It is the government of Portugal, at the head of Europe for six months, which affirms it: the revival, during the post-Covid period, will be economic, digital, “green”, but it will also have to be social . By presenting his program of action, the Socialist Prime Minister, Antonio Costa, has at the same time revived a theme that the pandemic and its serious consequences have largely eclipsed, that of “social Europe”. The relaunch and the transition for which the Union is preparing cannot lead to “Unbearable ruptures”, insisted Mr. Costa. “There can be no economic recovery without social recovery”agrees Oliver Röpke, president of the Workers’ Group for the European Economic and Social Committee, a consultative assembly.
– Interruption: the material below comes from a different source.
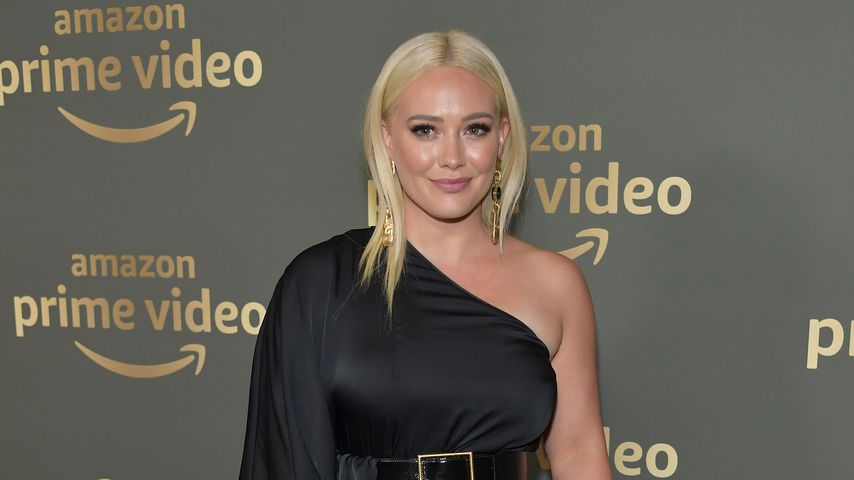 Schauspielerin Hilary Duff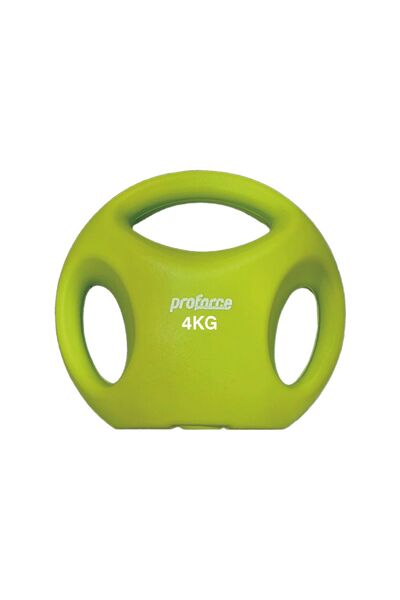 Proforce LKB4 Plastic Kettlebell 4 Kg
To consolidate his thinking, the Portuguese leader will no doubt draw inspiration from the data and recommendations published on Tuesday 12 January by the European Social Observatory and the European Trade Union Institute. The imposing Social report that these two institutions based in Brussels publish each year takes on a particular dimension this time, with, on the one hand, an unprecedented mobilization of the Union and its member countries to try to limit the effects of the crisis and, on the other hand, the prospect of a major social risk. “A bomb ready to explode”, says Luca Visentini, General Secretary of the European Trade Union Confederation.
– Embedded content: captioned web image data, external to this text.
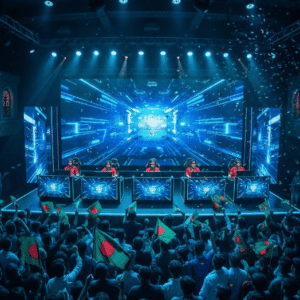 eSports betting sites Bangladesh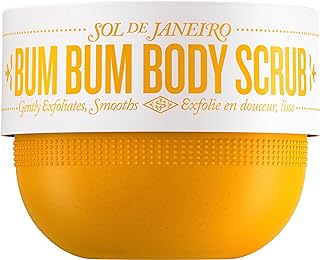 Sol de Janeiro Bum Bum Body Scrub, 7.7 oz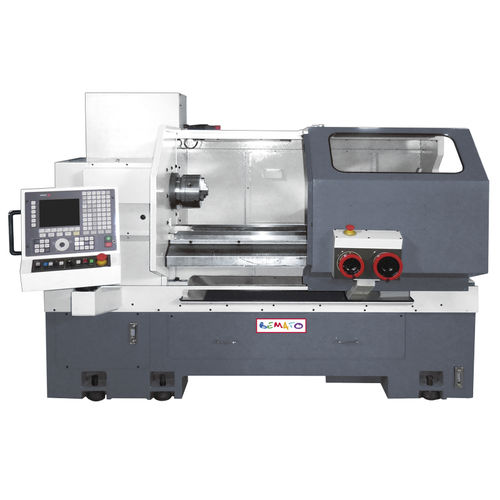 Tornio CNC - Benign Enterprise Co.Ltd. - orizzontale / 2 assi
The assessment drawn up by the two organizations could obviously not take into account, because of its timeframes, the most recent developments in the crisis (the launch of vaccination, the exact impact of a second, or even a possible third wave, the extension of containment measures …), and therefore the precise extent of the shocks suffered by the countries. In the report, certain figures are therefore lacking.
“A spectacular reaction”
However, official estimates can be used to assess the extent of the problems. Those from Eurostat, for example, which indicate that the number of poor or on the edge of poverty was already 107.5 million in Europe at the end of 2019, or 21.4% of the population. A proportion which should increase. By mid-2020, the overall level of employment had already fallen by 2.7%. Mr. Visentini underlines, for his part, that 40 million people have had to resolve themselves into temporary unemployment because of the Covid-19.